问题
I would like my Android application to do continuous keywords spotting. I'm modifying the pocketsphinx android demo to test how I can do it. I wrote this list in a file named en-keywords.txt picking words from cmudict-en-us.dict:
rainbow /1e-50/
about /1e-50/
blood /1e-50/
energies /1e-50/
In setupRecognizer method I removed every search and added to the recognizer only this keyword search:
File keywords= new File(assetsDir, "en-keywords.txt");
recognizer.addKeywordSearch(KWS_SEARCH, keywords);
Finally I modified onPartialResult like this:
public void onPartialResult(Hypothesis hypothesis) {
if (hypothesis == null)
return;
String text = hypothesis.getHypstr();
switchSearch(KWS_SEARCH);
}
so that every time a partial result is found with a not null hypotesis the onResult is called and the search starts again.
What I see in the app running is not what I'm expecting:
- onPartialResult has a not null hypotesis every time I speak also if I say something very different from what I'm looking for;
- also if I say "hey" onPartialResult hypotesis is often composed by more than one word; worst case I say "hey" and the method understand "rainbow about energies blood"
- onResult method is then called but it prints a Toast with a text different from the last found by onPartialResult; like if it was a concat of strings done in some not trivial order.

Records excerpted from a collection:
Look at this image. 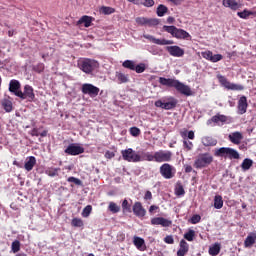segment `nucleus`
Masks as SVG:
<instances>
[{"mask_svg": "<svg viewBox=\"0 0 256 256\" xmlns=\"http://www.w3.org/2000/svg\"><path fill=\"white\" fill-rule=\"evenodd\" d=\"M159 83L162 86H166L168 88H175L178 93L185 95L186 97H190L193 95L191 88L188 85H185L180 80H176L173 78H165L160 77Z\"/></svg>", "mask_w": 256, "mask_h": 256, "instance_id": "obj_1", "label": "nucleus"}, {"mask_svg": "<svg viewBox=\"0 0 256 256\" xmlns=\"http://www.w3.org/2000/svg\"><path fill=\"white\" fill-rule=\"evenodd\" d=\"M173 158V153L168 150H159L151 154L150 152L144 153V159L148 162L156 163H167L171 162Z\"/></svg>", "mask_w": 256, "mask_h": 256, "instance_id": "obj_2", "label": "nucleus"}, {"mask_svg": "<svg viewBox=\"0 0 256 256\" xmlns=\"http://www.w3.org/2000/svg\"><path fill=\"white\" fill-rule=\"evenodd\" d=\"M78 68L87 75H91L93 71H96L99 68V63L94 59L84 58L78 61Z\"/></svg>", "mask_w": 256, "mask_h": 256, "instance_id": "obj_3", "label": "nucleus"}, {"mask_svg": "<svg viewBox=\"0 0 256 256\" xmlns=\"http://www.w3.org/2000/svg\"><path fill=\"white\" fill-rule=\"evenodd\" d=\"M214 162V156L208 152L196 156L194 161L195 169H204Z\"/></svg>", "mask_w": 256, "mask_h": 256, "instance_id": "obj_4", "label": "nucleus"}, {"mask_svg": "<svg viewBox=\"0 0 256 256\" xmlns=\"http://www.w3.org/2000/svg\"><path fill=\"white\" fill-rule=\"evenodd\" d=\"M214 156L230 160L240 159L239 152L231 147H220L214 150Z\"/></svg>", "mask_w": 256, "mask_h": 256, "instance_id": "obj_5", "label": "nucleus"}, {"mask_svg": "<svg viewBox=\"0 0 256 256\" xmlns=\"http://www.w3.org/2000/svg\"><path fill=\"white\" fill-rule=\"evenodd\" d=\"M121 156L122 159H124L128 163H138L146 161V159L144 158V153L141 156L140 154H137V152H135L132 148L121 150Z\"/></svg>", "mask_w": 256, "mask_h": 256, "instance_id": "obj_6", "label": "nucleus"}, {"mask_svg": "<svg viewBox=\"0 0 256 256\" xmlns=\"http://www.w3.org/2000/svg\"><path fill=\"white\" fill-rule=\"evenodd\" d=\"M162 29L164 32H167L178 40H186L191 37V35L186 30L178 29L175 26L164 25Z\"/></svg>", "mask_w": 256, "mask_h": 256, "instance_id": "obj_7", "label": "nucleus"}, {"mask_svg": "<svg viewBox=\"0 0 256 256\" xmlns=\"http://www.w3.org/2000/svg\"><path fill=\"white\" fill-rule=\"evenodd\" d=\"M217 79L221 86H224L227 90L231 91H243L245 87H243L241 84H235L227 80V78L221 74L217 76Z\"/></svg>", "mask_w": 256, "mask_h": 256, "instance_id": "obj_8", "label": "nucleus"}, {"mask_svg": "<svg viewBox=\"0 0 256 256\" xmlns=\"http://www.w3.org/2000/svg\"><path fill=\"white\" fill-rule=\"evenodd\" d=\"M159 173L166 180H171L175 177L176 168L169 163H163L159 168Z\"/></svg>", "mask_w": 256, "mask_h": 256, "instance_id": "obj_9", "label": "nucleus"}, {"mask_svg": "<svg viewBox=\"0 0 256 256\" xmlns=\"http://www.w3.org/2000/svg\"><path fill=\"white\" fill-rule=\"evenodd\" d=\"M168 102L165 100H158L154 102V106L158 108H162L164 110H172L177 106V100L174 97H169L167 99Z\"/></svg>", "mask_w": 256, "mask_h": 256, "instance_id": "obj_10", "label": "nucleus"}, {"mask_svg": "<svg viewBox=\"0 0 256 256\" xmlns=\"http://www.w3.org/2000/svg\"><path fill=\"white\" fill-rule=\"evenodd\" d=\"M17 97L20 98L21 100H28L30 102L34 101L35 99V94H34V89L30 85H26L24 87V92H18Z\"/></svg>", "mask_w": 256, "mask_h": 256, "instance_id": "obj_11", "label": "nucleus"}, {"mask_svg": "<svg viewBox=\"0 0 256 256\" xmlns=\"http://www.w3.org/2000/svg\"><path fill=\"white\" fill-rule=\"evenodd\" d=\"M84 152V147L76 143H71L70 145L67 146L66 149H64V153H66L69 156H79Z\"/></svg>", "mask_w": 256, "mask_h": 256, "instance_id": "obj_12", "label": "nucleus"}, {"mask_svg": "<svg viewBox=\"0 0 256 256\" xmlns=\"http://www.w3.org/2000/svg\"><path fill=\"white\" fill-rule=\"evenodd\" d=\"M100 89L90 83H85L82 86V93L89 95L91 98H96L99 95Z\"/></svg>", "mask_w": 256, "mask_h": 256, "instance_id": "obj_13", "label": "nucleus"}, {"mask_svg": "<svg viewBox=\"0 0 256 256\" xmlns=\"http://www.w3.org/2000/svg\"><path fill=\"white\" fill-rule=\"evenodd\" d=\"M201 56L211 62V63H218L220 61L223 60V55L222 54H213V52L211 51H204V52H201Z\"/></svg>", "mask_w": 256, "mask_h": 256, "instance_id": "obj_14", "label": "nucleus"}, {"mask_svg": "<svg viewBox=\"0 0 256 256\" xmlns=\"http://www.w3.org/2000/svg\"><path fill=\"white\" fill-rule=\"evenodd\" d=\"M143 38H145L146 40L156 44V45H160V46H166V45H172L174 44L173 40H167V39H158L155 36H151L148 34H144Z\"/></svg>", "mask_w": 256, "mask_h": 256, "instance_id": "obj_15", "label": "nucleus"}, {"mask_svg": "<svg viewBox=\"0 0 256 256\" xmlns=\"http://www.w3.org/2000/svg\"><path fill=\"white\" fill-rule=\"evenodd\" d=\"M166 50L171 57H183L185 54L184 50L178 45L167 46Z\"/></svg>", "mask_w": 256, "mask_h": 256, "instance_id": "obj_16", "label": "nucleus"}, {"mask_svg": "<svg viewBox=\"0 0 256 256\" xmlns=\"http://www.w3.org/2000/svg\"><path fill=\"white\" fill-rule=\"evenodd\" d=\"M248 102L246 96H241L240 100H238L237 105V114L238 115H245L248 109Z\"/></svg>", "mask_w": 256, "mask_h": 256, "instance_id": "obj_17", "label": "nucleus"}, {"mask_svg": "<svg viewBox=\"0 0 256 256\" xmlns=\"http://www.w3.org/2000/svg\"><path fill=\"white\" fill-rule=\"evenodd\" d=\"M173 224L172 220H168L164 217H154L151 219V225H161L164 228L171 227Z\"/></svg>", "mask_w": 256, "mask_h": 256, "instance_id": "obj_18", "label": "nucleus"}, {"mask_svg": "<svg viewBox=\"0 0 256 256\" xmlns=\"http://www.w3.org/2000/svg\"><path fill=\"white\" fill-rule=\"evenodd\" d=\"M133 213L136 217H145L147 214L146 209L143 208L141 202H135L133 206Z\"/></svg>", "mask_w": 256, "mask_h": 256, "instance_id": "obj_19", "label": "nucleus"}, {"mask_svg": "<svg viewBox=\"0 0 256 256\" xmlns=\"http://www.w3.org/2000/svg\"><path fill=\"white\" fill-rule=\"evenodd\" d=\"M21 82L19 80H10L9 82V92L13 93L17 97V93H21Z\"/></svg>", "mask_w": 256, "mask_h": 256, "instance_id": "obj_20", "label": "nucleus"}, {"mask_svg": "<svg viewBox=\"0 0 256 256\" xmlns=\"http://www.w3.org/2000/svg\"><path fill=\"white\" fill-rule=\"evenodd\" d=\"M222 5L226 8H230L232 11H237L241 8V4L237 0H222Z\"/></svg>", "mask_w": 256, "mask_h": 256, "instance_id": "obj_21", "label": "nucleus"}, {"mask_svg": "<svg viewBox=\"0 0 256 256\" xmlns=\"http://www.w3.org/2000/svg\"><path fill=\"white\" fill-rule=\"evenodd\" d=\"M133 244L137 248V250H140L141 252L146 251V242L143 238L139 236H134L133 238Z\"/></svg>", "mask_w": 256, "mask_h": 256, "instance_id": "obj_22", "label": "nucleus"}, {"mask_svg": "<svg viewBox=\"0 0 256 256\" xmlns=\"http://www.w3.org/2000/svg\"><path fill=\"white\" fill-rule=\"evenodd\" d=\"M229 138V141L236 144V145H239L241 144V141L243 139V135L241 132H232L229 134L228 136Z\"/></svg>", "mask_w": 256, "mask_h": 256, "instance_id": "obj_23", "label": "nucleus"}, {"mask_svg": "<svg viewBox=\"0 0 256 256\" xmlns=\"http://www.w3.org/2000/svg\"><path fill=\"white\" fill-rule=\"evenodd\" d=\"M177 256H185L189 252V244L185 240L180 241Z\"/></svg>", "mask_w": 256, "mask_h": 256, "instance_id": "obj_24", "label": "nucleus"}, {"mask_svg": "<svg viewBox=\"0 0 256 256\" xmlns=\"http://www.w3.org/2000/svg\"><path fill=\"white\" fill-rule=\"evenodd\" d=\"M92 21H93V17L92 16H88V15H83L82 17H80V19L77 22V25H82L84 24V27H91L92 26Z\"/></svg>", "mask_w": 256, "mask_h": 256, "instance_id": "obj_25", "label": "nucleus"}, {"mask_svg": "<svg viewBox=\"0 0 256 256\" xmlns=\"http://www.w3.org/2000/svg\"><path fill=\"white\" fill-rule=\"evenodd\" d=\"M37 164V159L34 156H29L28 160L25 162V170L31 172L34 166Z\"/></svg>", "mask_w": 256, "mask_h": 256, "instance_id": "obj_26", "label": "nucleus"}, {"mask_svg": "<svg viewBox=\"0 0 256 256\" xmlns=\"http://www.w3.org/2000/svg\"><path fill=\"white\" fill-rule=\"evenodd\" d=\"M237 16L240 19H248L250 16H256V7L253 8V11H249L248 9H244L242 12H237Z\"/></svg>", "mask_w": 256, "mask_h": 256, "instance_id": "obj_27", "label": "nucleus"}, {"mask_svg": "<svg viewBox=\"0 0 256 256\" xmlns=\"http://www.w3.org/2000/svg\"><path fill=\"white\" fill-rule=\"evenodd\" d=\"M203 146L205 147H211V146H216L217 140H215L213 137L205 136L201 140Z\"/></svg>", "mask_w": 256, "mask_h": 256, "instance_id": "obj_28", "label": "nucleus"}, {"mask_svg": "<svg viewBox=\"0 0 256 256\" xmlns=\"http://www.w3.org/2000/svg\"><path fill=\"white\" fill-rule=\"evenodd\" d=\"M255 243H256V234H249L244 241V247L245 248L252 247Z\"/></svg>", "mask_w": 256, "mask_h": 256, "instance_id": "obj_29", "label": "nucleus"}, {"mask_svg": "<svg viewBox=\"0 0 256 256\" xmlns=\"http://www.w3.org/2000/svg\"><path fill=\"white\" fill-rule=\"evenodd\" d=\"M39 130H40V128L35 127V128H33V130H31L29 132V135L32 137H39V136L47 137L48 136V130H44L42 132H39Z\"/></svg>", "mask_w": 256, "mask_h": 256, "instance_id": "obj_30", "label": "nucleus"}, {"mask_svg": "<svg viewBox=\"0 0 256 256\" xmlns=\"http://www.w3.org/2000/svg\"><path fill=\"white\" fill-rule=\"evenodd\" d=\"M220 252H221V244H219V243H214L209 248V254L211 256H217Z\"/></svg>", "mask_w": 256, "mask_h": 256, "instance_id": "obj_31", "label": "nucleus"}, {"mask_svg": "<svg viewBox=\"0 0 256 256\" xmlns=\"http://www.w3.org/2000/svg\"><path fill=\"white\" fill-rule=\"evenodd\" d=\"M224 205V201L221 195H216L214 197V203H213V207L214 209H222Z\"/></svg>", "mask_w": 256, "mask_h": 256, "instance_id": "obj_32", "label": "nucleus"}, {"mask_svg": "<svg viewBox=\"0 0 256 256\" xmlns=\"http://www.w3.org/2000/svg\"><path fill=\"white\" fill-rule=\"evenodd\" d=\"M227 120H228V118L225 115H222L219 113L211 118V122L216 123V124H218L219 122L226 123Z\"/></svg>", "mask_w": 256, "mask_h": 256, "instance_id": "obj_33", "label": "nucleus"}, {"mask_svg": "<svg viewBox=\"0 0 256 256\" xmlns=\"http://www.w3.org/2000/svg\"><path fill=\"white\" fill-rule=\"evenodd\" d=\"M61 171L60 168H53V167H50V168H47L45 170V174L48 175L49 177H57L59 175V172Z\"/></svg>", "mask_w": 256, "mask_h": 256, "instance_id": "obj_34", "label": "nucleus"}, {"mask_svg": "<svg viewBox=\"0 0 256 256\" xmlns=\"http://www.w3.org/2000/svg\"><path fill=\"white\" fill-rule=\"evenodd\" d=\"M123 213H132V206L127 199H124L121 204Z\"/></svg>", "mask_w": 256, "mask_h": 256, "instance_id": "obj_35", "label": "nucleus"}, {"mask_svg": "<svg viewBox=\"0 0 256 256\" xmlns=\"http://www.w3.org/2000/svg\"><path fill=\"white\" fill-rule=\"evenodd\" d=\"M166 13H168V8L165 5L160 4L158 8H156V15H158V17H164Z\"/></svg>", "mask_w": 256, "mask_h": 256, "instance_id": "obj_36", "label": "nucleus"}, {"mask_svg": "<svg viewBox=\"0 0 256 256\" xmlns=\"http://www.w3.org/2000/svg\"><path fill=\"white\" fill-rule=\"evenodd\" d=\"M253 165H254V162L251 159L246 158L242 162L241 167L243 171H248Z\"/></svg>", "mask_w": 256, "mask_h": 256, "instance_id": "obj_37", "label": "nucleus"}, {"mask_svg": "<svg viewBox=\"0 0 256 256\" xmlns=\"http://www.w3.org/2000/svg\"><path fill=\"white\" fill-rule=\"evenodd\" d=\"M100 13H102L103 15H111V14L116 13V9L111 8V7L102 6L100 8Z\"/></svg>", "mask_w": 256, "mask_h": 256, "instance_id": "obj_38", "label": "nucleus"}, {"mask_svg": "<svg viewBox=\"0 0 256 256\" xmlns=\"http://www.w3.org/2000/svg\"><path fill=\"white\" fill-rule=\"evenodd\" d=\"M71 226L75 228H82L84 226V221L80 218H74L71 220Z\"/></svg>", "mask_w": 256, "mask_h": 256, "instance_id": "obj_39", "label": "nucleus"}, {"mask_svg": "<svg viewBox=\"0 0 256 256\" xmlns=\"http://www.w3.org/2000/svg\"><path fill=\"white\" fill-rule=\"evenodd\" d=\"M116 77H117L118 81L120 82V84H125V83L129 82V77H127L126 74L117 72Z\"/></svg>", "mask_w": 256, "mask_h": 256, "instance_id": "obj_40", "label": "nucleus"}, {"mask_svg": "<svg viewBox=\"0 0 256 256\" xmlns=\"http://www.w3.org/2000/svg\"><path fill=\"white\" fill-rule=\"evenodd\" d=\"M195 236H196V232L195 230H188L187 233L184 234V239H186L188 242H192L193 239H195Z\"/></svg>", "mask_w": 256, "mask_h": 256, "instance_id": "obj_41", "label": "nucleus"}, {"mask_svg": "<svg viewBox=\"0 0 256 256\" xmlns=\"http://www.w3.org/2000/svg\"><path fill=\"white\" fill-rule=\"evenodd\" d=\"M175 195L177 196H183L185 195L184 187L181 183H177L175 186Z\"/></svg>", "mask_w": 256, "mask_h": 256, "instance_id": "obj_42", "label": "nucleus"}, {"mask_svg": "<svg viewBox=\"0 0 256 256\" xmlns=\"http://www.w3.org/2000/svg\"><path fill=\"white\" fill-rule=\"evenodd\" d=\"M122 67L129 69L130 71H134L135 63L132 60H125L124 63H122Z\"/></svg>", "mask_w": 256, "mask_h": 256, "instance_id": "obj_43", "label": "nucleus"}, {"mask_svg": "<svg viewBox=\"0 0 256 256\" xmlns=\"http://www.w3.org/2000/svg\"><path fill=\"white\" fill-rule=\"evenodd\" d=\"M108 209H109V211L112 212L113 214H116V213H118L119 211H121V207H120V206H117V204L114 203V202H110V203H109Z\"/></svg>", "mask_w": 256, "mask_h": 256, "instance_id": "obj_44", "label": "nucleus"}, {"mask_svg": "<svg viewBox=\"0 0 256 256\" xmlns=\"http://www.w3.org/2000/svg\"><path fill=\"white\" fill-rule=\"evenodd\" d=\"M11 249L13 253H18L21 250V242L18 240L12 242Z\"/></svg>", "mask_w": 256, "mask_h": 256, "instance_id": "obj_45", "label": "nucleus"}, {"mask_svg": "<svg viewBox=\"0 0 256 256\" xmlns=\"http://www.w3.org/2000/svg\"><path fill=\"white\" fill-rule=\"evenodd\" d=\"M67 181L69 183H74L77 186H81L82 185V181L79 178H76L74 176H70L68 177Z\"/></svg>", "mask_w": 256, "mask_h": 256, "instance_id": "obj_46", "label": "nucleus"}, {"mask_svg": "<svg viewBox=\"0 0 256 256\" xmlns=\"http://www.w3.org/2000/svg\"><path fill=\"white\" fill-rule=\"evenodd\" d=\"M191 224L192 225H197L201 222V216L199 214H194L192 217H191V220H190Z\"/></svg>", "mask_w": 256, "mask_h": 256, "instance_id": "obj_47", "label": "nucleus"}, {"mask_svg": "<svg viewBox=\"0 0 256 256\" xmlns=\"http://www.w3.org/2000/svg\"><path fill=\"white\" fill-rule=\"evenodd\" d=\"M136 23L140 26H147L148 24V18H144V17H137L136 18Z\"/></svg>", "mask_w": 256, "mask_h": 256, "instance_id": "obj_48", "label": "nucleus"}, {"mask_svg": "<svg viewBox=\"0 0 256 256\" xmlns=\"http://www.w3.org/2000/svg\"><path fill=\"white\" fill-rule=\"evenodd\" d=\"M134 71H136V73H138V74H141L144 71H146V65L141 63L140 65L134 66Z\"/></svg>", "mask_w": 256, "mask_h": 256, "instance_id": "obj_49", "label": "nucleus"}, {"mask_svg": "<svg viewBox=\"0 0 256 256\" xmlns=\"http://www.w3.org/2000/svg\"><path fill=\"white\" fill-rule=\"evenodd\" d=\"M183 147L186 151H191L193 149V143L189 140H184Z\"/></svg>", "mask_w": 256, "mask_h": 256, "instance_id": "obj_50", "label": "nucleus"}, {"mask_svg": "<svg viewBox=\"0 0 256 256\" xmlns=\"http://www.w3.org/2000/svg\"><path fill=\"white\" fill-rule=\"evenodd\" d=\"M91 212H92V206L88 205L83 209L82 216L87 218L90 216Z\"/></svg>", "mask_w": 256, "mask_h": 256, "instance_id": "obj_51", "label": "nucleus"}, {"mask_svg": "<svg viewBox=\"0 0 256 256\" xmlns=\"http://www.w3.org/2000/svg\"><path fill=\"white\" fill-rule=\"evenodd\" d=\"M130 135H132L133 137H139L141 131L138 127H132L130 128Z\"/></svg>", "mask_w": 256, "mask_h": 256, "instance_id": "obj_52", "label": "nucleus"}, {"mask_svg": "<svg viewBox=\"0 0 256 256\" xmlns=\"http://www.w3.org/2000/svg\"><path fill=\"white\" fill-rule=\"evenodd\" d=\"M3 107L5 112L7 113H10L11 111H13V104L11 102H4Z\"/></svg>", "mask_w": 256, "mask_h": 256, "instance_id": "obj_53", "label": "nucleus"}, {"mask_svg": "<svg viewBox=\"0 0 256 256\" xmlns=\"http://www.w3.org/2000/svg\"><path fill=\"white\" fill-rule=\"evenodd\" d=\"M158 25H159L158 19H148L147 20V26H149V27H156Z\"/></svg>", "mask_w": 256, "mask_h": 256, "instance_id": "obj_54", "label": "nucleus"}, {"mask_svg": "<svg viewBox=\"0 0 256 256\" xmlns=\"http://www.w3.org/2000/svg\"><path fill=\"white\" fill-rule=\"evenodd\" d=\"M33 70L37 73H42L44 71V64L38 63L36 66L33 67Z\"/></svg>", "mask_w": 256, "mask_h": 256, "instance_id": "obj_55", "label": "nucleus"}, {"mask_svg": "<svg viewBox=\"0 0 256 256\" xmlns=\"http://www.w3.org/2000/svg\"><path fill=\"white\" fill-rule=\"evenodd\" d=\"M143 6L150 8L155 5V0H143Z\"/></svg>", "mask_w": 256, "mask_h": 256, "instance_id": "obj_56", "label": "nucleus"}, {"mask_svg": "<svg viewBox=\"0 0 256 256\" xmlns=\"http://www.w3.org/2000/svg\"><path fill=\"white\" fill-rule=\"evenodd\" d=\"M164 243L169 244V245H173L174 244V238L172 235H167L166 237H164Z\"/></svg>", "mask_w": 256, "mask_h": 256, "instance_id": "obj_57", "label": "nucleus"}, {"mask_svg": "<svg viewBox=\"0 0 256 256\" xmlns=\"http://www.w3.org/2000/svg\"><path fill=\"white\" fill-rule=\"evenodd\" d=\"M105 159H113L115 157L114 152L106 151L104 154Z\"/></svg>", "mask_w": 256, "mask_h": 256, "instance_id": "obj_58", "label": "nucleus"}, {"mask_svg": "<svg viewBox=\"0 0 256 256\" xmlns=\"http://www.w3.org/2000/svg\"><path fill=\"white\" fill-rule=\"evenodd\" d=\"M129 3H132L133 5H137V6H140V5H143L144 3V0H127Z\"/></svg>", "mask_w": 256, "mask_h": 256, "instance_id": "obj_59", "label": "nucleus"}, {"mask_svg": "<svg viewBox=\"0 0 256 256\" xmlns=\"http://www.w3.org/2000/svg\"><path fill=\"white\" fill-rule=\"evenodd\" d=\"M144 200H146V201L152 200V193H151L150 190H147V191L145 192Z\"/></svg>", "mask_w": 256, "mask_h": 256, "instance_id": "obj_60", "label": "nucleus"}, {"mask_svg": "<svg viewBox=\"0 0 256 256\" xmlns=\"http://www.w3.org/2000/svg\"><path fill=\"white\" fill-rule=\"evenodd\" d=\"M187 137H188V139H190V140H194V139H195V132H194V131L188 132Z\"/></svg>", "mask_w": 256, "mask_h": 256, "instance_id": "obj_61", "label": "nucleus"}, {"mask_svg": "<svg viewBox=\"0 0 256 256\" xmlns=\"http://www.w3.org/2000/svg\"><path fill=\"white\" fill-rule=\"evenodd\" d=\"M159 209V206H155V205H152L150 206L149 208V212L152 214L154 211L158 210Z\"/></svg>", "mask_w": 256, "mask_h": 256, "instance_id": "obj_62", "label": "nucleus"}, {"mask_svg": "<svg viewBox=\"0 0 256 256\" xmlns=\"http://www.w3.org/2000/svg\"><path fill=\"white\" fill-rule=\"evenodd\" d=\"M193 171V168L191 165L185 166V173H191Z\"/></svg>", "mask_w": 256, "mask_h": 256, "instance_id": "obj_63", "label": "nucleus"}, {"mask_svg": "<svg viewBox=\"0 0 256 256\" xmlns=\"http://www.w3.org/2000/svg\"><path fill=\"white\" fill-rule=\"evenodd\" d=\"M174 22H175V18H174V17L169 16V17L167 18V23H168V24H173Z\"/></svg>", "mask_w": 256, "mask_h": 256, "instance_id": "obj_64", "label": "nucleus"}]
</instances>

Written task 1:
Translate this sentence from the keyword spotting question into Spanish: "I'm modifying the pocketsphinx android demo to test how I can do it."
Written task 2:
Rewrite the keyword spotting question from "What I see in" up to and including "not trivial order.", putting "hello" in place of "hey".
Written task 3:
Carry on the forum question about continuous keyword spotting in the pocketsphinx Android demo, starting after its last sentence.

Final answer 1:
Estoy modificando la demo de pocketsphinx para Android para probar cómo puedo hacerlo.

Final answer 2:
What I see in the app running is not what I'm expecting:
- onPartialResult has a not null hypotesis every time I speak also if I say something very different from what I'm looking for;
- also if I say "hello" onPartialResult hypotesis is often composed by more than one word; worst case I say "hello" and the method understand "rainbow about energies blood"
- onResult method is then called but it prints a Toast with a text different from the last found by onPartialResult; like if it was a concat of strings done in some not trivial order.

Final answer 3:
I tried with different tresholds for keywords but I didn't find my way... Probably I'm missing some basic concept or some configuration parameter... Can someone help me on this?
回答1:
Definitely the solution is to understand how thresholds work and to tune them correctly. I read from sourceforgeforum that the higher the treshold (max 1) the less false alarm (with the risk of missing true matches) and viceversa (min 1e-50). Pocketsphinx code will use your threshold and return a match if the weight of a possible recognition is greater or equal to your threshold: giving a keyphrase a threshold of 1 means you want to have that keyphrase in the result only if pocketsphinx is absolutely sure of what has been spoken.
I was using 1e-50 which is a very low treshold that leads to a lot of false alarms: with that treshold almost everything you say will be understood as one or more of the keywords in your list. This is the answer to points 1 and 2 in my question.
About my 3rd point the answer is that hypothesis.getHypstr()
in onResult contains a concat of every possible match found. To discern from one match to another by looking at weights it should be possible to iterate over Segments: recognizer.getDecoder().seg()
(see here).
This is not ended up anyway. To implement a well performing recognizer one has to follow some rules in choosing keyphrases and then to perform treshold tuning. Like the CMU tutorial said:
- For the best accuracy it is better to have keyphrase with 3-4 syllables;
- Too short phrases are easily confused.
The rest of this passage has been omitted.